Monday afternoon will mark the first vote in the ULURP process to raise the East River Park by eight to 10 feet — something that doesn’t thrill some Lower East Side residents concerned with how they will access waterfront greenspace during the construction period.
The ULURP application to transform the 1.5 miles of parkland by 2023 in phases will advance quickly throughout the month, starting with the Subcommittee on Landmarks, Sitings and Dispositions on Nov. 4, then the Land Use Committee on Nov. 12 and a full City Council vote on Nov. 14.
Though construction contracts have yet to be awarded, AECOM has been tasked with surveying and mapping the park in preparation for the estimated $1.5 billion climate change mitigation effort.
One group, East River Park ACTION, has gathered petition signatures to illustrate opposition to the proposal to, in essence, destroy park as it is in order to redevelop it into a new park that will serve as a seawall against 100 year storms like Sandy and the expected sea level rise by 2050.
Advocates such as East River Park ACTION claim this version of the plan is night and day to an earlier proposal from a simple seawall that would allow the park to remain open. Up to 2,000 signatures from NYCHA residents have been collected, and earlier hearings saw residents express the need for green-space as a mental health necessity.
“We’ve been testifying at hearings, demonstrating, and calling and writing our elected officials in overwhelming numbers. Yet our Council members are supporting this terrible plan,” East River Park ACTION founder Pat Arnow said.
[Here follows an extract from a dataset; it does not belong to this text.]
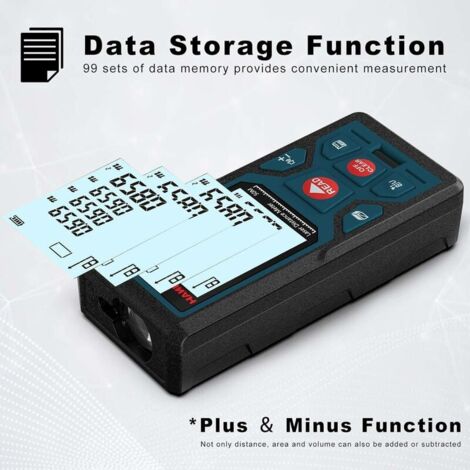Spettroscopio Gemologico Tasca, Spettroscopio Di Diffrazione A Griglia - Foto 11
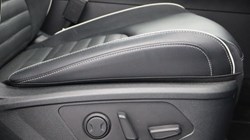 2022 (72) KIA SPORTAGE 1.6T GDi HEV GT-Line S 5dr Auto AWD 4597946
These concerns have not necessarily fallen on deaf ears to the elected officials and agencies involved who still back the plan. They stress the need to complete construction in phases that will allow segments of the park within the 2.5-mile project area to remain open.
City Parks Commissioner Mitchell Silver argued that one reason to start with a blank slate is because the greenspace will need a fresh start anyway. Up to 258 trees have already been removed from the park because of their inability to cope with soil salinization already resulting from sea level rises.
Mayor Bill de Blasio himself has said the East River Park must stay accessible to the public as much as possible while the build effort is underway.
Councilwoman Margaret Chin said she has been assured by the administration that 42 percent of park would remain open during different periods.
Councilwoman Carlina Rivera, whose district covers the park, has called the plan a “bold” and necessary solution considering the $19 billion in damage caused by Superstorm Sandy in October 2012.
Monday’s council hearing starts at 1 p.m. at 250 Broadway.